En el reportaje, varias mujeres eran entrevistadas sobre su posición respecto a esta nueva alternativa de transporte planeada por el gobierno, ante la pregunta, todas las mujeres daban como respuesta el apoyo a la idea del gobierno, muchas justificaban la necesidad y la buena idea de tener un transporte público exclusivamente femenino, ya que en los buses normales (es decir en los que iban hombres y mujeres tradicionalmente), muchas veces las mujeres se veían atrapadas en situaciones incómodas ante hombres que aprovechando el exceso de personas en los buses, se pegaban demasiado a ellas, intentando tocarlas y faltándoles el respeto. Otra de las razones que daban las mujeres entrevistadas era que en los buses femeninos se sentían más cómodas y seguras, ya que en los buses tradicionales muchas veces los amigos de lo ajeno hacían de las suyas. El representante del gobierno justificaba este proyecto diciendo que lo que se buscaba era brindar una mayor seguridad y calidad de servicio a mujeres que se transportaban con niños y mujeres de avanzada edad.
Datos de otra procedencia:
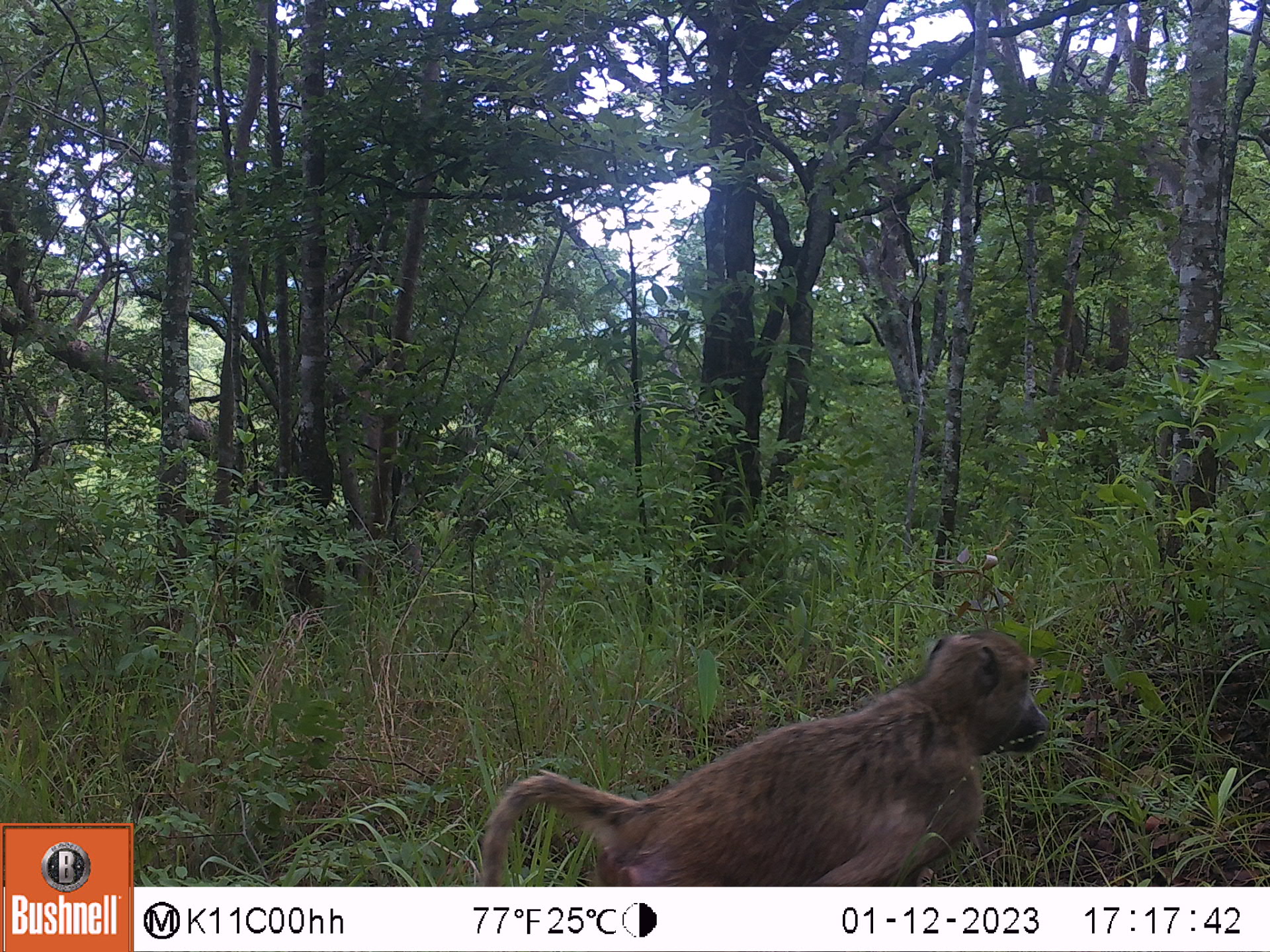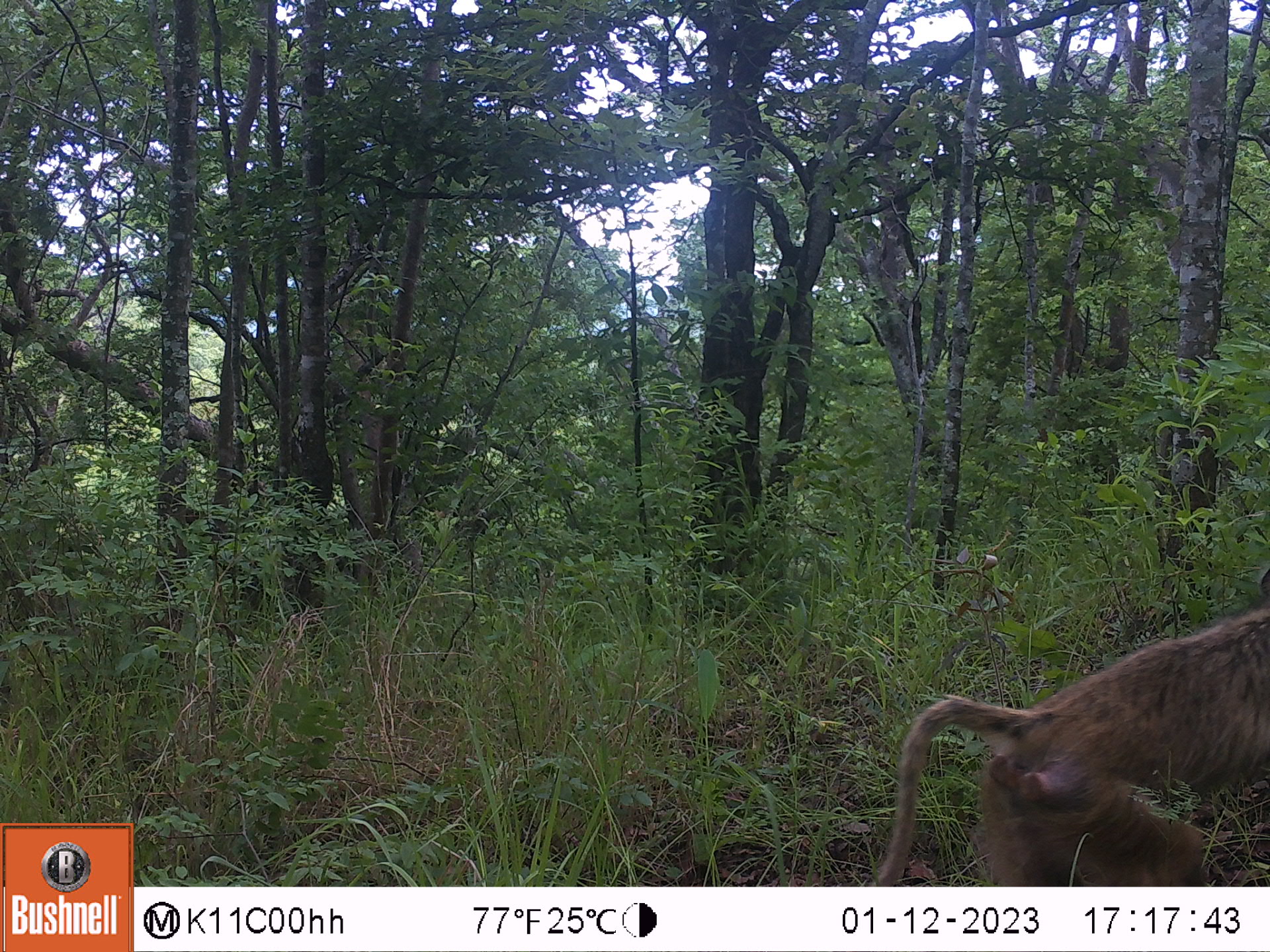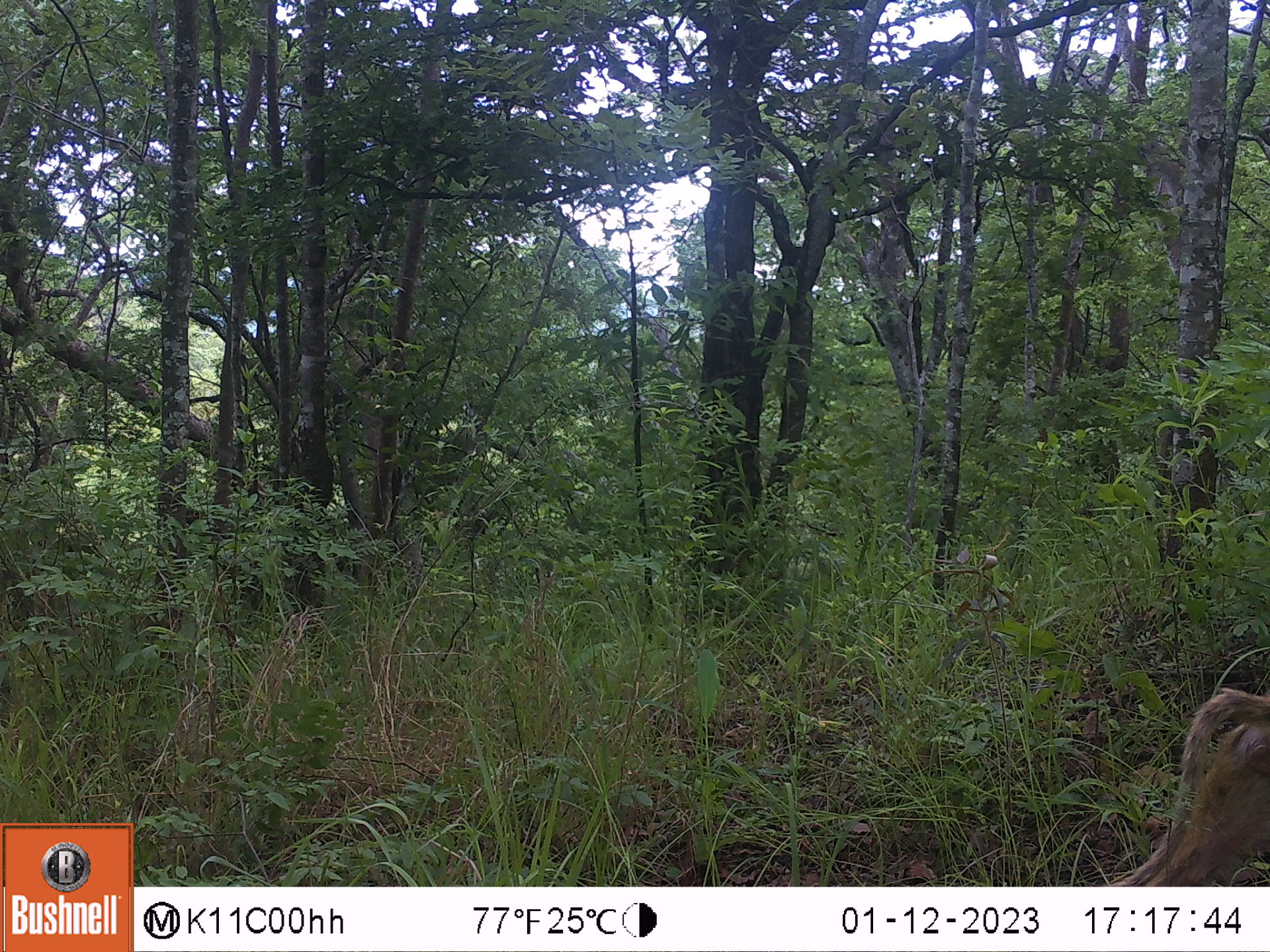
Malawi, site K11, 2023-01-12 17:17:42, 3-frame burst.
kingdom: Animalia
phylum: Chordata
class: Mammalia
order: Primates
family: Cercopithecidae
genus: Papio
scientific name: Papio cynocephalus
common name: yellow baboon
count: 1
El objetivo primordial del servicio era mejorar la calidad de vida del mexicano, esto quiere decir en este caso, despojar al sexo femenino de las incomodidades normales que viajar en buses de transporte público implica.
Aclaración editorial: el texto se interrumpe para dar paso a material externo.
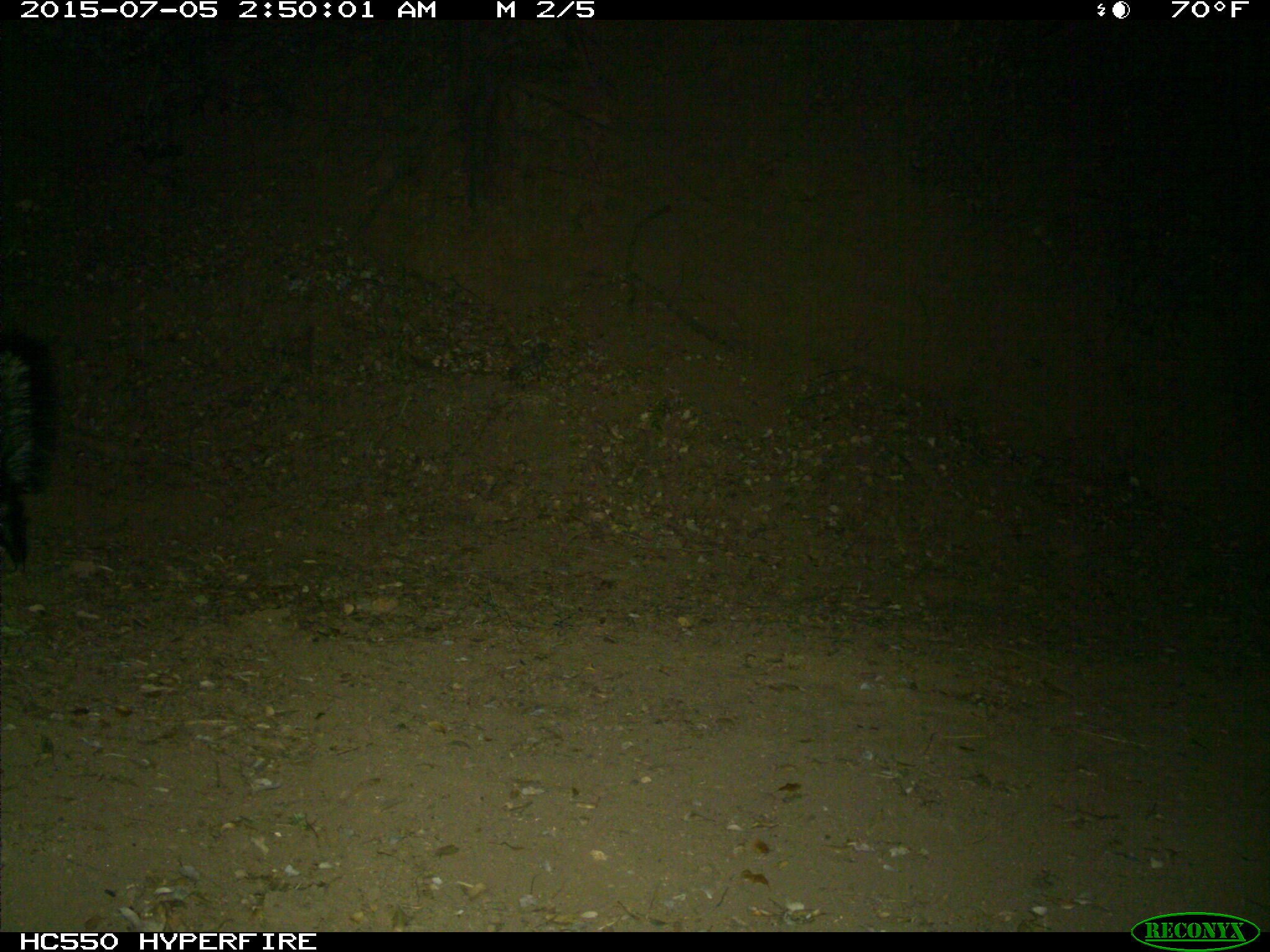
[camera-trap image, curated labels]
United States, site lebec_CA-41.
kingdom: Animalia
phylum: Chordata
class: Mammalia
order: Carnivora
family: Mephitidae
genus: Mephitis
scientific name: Mephitis mephitis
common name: striped skunk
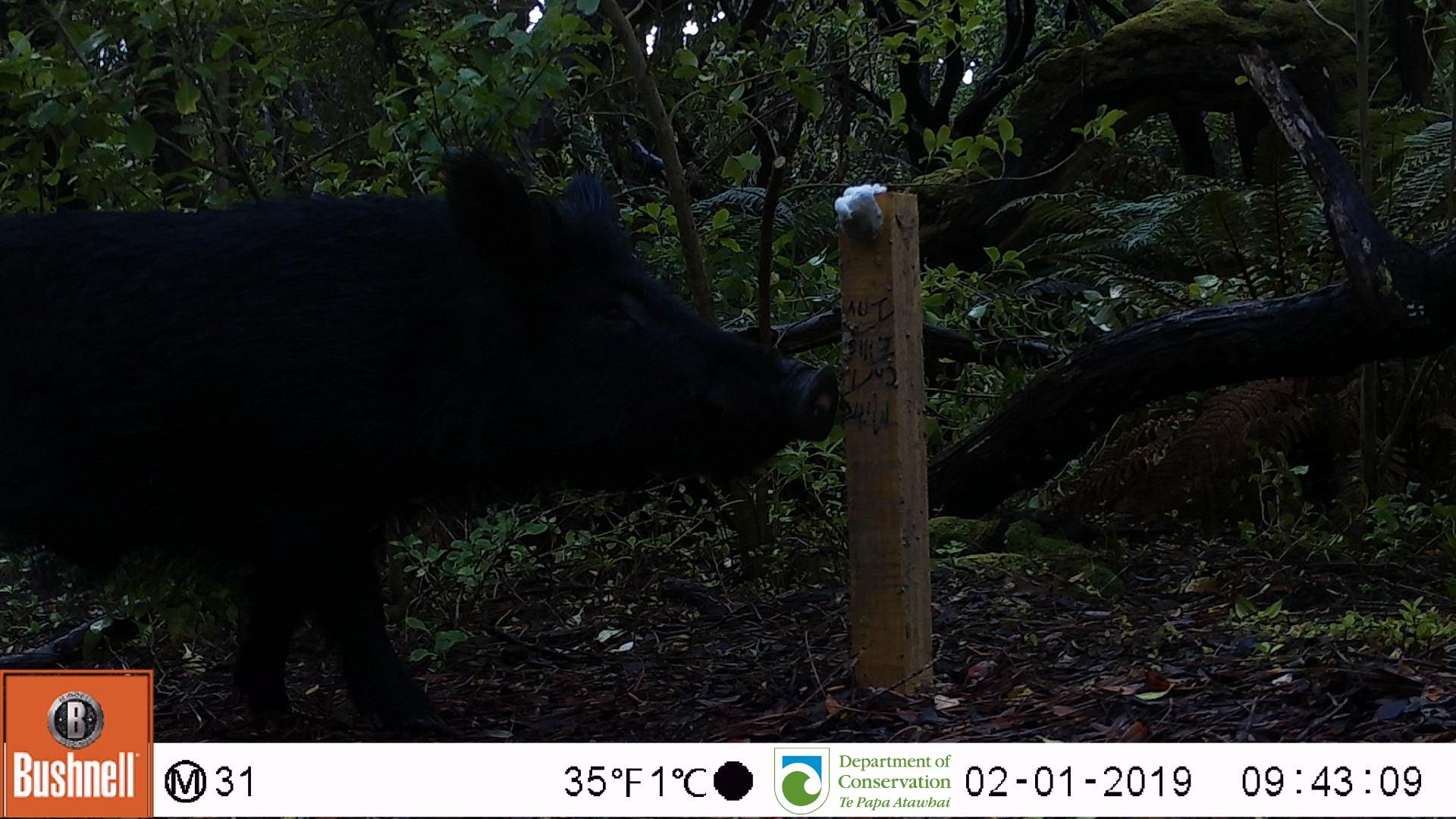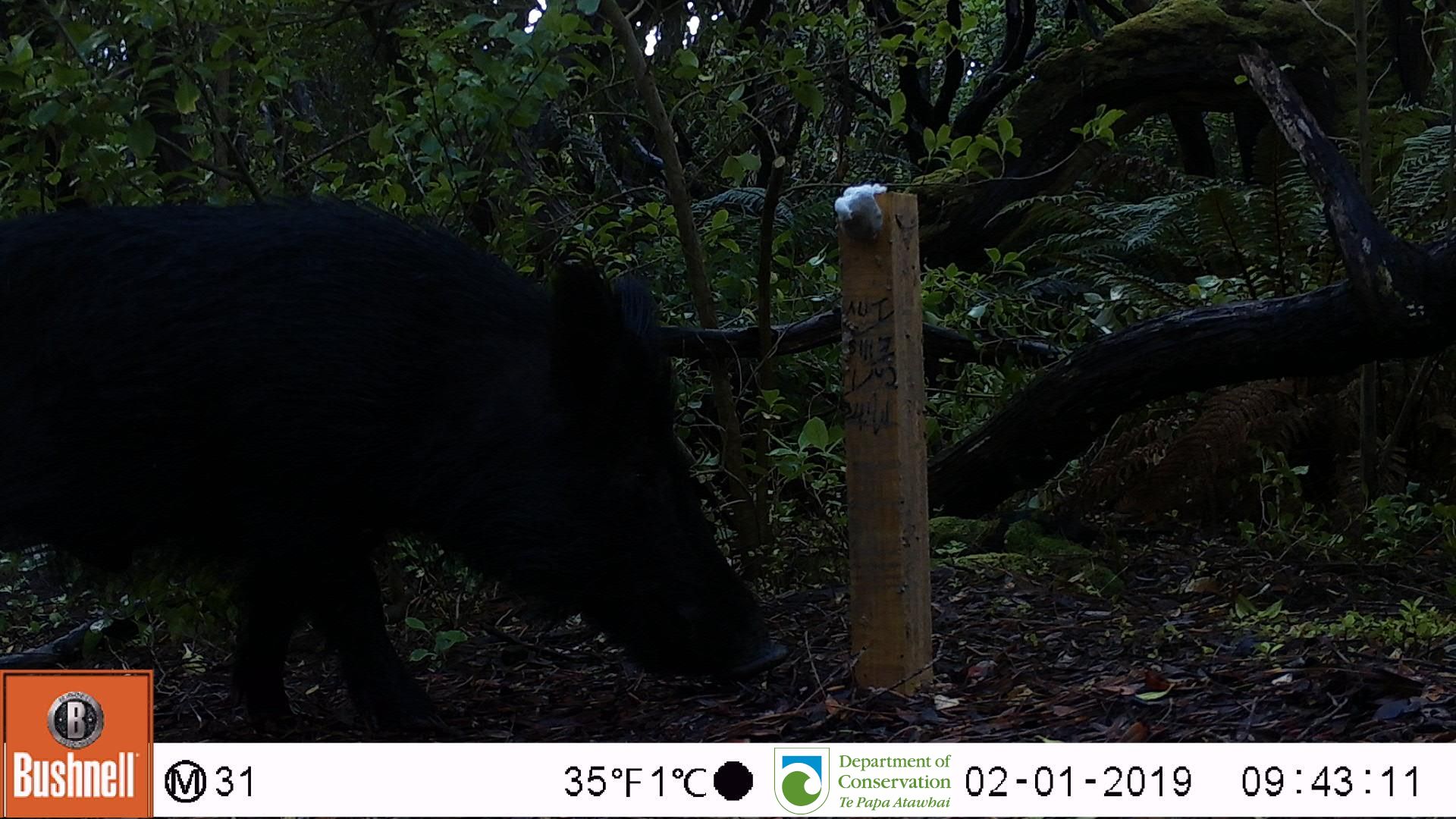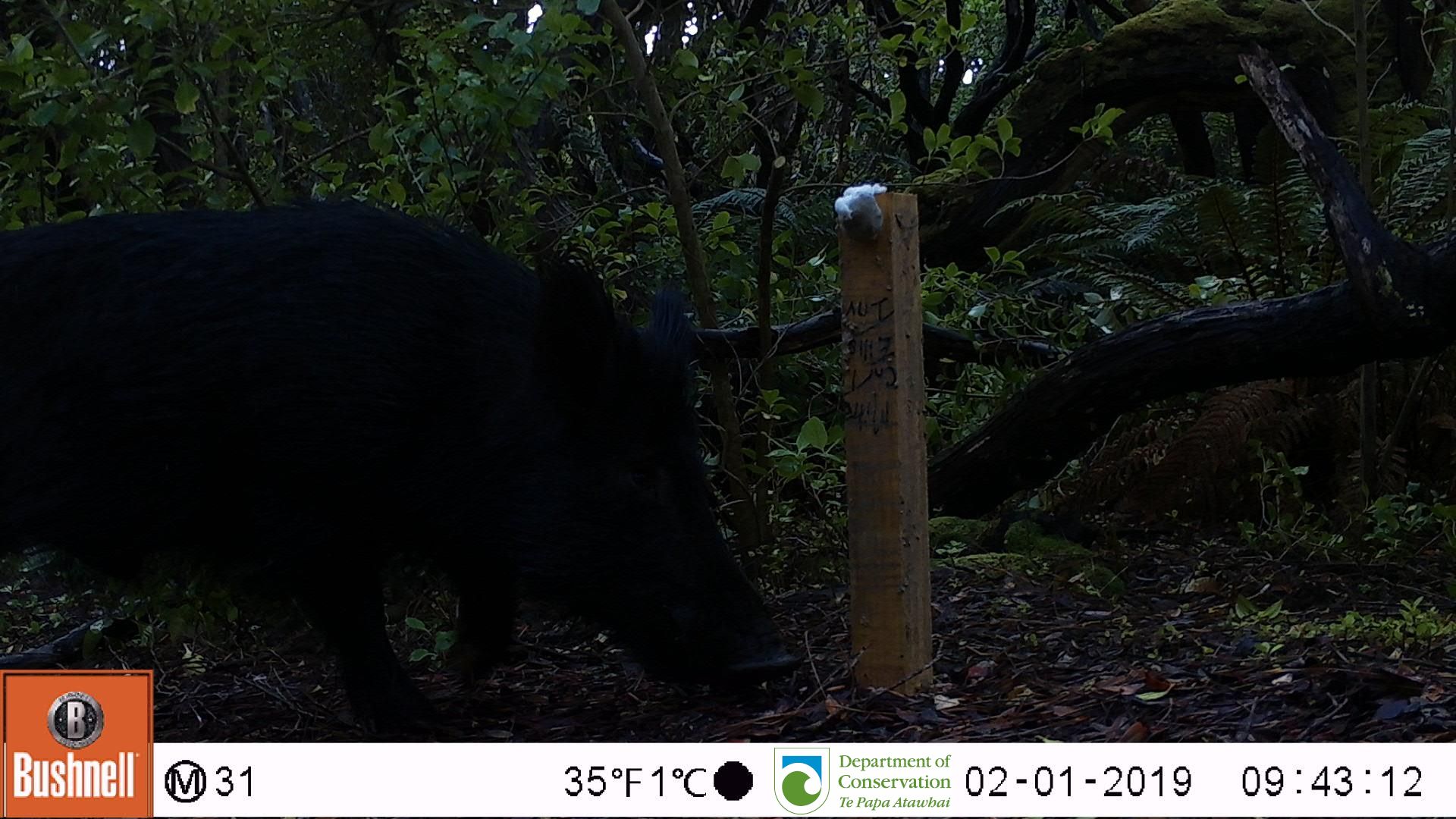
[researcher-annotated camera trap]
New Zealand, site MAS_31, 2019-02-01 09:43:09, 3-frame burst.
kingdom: Animalia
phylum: Chordata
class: Mammalia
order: Artiodactyla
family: Suidae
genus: Sus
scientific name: Sus scrofa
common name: pig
Pig (Sus scrofa).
Este suceso puede parecer anecdótico e incluso una idea algo absurda por parte del gobierno, pero si meditamos un poco sobre el tema e intentamos buscar el trasfondo del hecho, podríamos suponer este acontecimiento como una consecuencia del estado actual en que se encuentran los valores en México. La idea de separar al sexo femenino del masculino en el transporte público, puede deducirse como consecuencia de razonamiento bastante simple: la mayoría de las quejas hechas por mujeres en el transporte público son por falta de seguridad, robos, falta de educación por parte de los hombres para ceder el asiento reservado y por la molestia de hombres que se pegan o intentan acariciarlas indebidamente. Ante este problema, la idea de crear un transporte exclusivo para mujeres surge tentadora, pues lo que se hace es sorprender al público con la idea y a ala vez, ocultar un problema mucho más grande.
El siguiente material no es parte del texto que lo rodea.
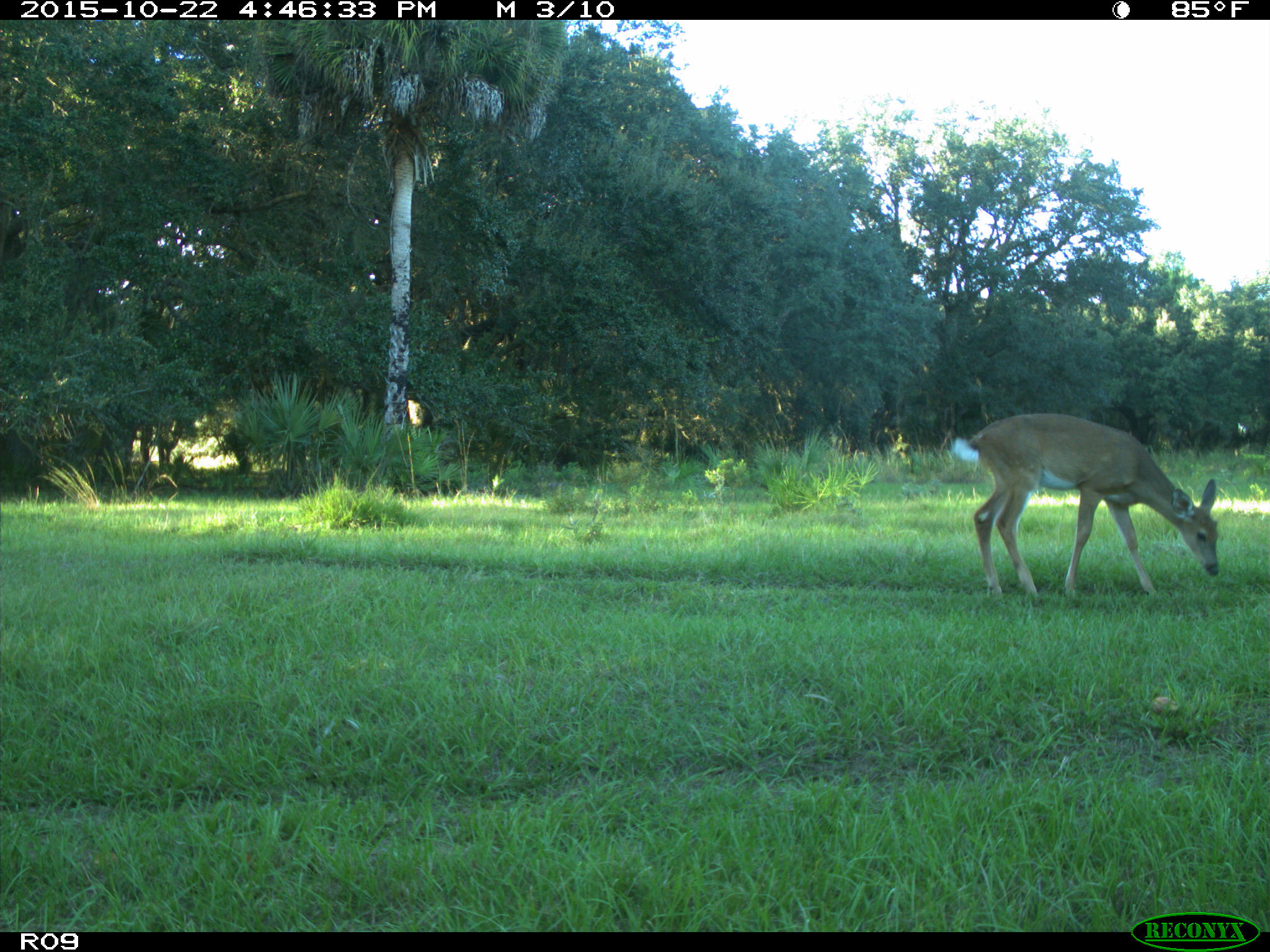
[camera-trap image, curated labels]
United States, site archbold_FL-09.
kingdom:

Pienso que el problema esencial radica en una excesiva carencia de valores, el hecho de que cada vez las quejas por falta de respeto o por sencillamente un autismo educativo en la sociedad sean mayores, indica que el ciudadano se va degradando gradualmente hacia un estado individualista y desinteresado por el bienestar social, cada vez la importancia totalizadora del yo frente al nosotros va abriéndose camino en una sociedad influenciada masivamente por una tendencia hacia la violencia, la competitividad y el pensamiento liberal, muchas veces confundido con el actuar desmedido y pervertido de muchos hombre. El plan de transporte exclusivo para mujeres puede ser considerado como una buena idea, pero no como la solución para el verdadero problema. La ausencia de valores en la actualidad debe ser combatida mediante la adecuada educación, sino la posibilidad de alcanzar el nivel de una sociedad peor será cada vez más latente.